Findings: The distribution of song releases observed in the stratified sampling approach appears to be more representative of the overall population distribution. January and May still stand out as the months with the highest release activity, but the song releases in the other months are more evenly distributed,

library(plotly)
library(sampling)
set.seed(3605)
x <- subset(Songs, select = c(track_name, released_month, mode))

#SRSWOR(data wrangling)
tibble_1 <- as_tibble(Songs)
s <- srswor(250, nrow(tibble_1))
rows <- (1:nrow(tibble_1))[s!=0]
tibble_sample <- tibble_1[rows,]
table4 <- as.data.frame(table(tibble_sample$released_month))
table4 <-as_tibble(table4) 
colnames(table4) <- c("Month", "Frequency")
bar5 <- plot_ly(table4, x = ~`Month`, y = ~`Frequency`,  type = 'bar', name = "SRSWOR",
                marker = list(color = 'rgb(174, 190, 147)', line = list(color = 'rgb(8, 48, 7)')))

#Systematic 
sample <- inclusionprobabilities(
  x$released_month, 250)
s <- UPsystematic(sample)
sample.b <- x[s != 0, ]
table1 <- as.data.frame(table(sample.b$released_month))

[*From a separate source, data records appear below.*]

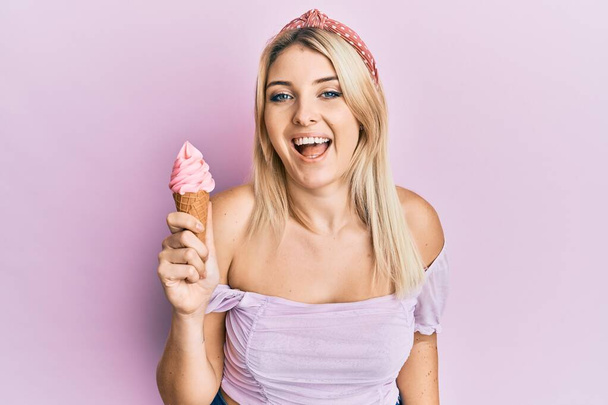 Jonge blanke vrouw die een ijsje vasthoudt, lachend en hard lachend, omdat ze een gekke grap uithaalt..  - Foto, afbeelding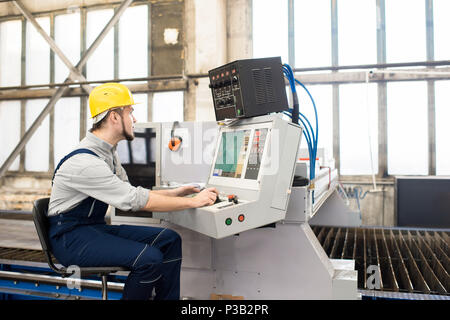 Factory operator working on control panel of manufacturing machi Stock Photo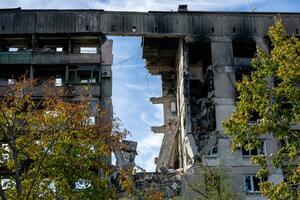 destroyed and burned houses in the city during the war in Ukraine photo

bar3 <- plot_ly(table1, x = table1$Var1, y = table1$Freq,  type = 'bar', name = "Systematic Sampling",
                marker = list(color = 'rgb(212, 178, 167)', line = list(color = 'rgb(8, 48, 7)')))

#Strata
set.seed(3605)
y <- subset(Songs, select = c(mode))
order.index <- order(y$mode)
ordered.y <- y[order.index, ]
freq <- table(ordered.y$mode) 

st.sizes <- 250 * (freq/sum(freq))
st <- strata(ordered.y, stratanames = c("mode"),
             size = c(144,106), method = "srswor", description =FALSE)
st.1 <- getdata(x,st)
table2 <- as.data.frame(table(st.1$released_month))
bar4 <- plot_ly(table2, x = table2$Var1, y = table2$Freq,  type = 'bar', name = "Stratified Sampling",
                marker = list(color = 'rgb(241, 215, 150)', line = list(color = 'rgb(8, 48, 7)')))

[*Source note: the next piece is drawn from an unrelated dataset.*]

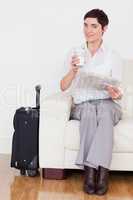 Brunette woman with a suitcase, a newspaper and a cup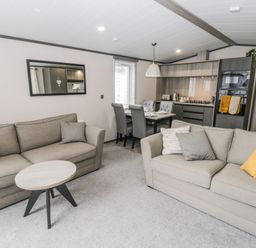 A living room with two sofas a small round table and a dining table with chairs in a kitchen area at Finch 59 in Cayton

bar1 <- bar1 %>% layout(annotations = list(
  x = 6, y = 140,    
  text = "Population",
      showarrow = FALSE,
      font = list(size = 17)))

bar5 <- bar5 %>% layout(annotations = list(
  x = 5, y = 40,
  text = "SRSWOR",
      showarrow = FALSE,
      font = list(size = 17)))

bar3 <- bar3 %>% layout(
    annotations = list(
      x = 5, y = 40, 
      text = "Systematic Sampling",
      showarrow = FALSE,
      font = list(size = 17)))

bar4 <- bar4 %>% layout(
    annotations = list(
      x = 5, y = 40, 
      text = "Stratified Sampling",
      showarrow = FALSE,
      font = list(size = 17))) 

plotly:: subplot(bar1, bar4, nrows = 2)
plotly:: subplot(bar3, bar5, nrows = 2)

Conclusion

Overall, the chart highlights the differences in playlist placement strategies and preferences across the three major music streaming services. Apple Music appears to have the most concentrated playlist placements, with a few songs dominating the top spots, while Spotify and Deezer have a more even distribution of playlist placements across their top songs. Major is the majority mode and the C# is a common key in the top songs.These insights can be valuable for understanding the various playlist promotion mechanisms and the relative importance of each platform for artists and their music. In various sampling, the stratified sampling approach has yielded a distribution that looks more alike to the real-world pattern of song releases seen in the population.